**PROBLEM REQUIREMENTS:** Transcribe exactly, and only, the lines from the one containing "Ὁ πολλαπλός μετασχηματιστής" through the end of the material.

**SUPPLIED MATERIAL:**
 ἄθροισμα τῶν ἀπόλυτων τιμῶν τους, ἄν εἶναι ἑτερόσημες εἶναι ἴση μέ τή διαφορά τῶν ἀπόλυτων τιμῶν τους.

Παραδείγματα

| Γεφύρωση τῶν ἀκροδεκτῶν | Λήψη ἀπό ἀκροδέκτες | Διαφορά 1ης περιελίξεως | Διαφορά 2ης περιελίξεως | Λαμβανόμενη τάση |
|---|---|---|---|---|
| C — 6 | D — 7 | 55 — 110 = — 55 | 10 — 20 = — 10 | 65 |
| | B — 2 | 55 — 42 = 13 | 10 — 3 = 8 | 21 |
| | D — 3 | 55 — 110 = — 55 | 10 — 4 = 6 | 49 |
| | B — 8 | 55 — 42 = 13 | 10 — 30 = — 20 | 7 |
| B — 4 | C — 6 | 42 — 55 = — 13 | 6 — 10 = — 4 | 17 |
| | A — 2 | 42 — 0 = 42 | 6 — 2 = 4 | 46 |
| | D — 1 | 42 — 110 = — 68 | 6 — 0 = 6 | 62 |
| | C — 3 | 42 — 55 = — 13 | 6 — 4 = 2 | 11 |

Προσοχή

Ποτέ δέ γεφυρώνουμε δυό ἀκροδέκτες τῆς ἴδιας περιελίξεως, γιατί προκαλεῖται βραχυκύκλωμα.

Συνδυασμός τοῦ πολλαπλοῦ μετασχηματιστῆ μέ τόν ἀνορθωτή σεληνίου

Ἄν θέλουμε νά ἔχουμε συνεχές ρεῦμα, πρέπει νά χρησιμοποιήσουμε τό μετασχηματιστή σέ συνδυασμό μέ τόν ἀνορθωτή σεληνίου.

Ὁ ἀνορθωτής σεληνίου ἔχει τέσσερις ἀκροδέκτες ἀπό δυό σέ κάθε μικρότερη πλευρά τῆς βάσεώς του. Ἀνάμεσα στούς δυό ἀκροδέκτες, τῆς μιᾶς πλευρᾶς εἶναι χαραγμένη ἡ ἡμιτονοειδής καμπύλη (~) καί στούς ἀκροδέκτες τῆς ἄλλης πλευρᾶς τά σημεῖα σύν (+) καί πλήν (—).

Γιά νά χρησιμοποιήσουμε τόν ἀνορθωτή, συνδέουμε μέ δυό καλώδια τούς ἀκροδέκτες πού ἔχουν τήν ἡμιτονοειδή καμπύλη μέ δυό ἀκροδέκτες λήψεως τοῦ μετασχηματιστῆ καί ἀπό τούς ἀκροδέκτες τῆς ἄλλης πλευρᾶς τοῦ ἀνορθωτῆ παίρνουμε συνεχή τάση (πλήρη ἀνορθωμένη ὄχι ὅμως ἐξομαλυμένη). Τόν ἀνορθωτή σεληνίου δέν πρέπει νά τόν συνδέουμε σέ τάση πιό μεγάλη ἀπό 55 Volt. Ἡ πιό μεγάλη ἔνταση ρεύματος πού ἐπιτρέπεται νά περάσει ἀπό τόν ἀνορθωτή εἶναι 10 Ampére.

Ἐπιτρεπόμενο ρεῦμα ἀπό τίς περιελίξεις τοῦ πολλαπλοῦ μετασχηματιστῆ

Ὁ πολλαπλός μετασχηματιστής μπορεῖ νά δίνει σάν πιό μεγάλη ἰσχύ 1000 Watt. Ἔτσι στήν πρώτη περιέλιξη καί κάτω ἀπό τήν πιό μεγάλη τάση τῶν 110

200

**RESULT OF THIS TASK:**
Ὁ πολλαπλός μετασχηματιστής μπορεῖ νά δίνει σάν πιό μεγάλη ἰσχύ 1000 Watt. Ἔτσι στήν πρώτη περιέλιξη καί κάτω ἀπό τήν πιό μεγάλη τάση τῶν 110

200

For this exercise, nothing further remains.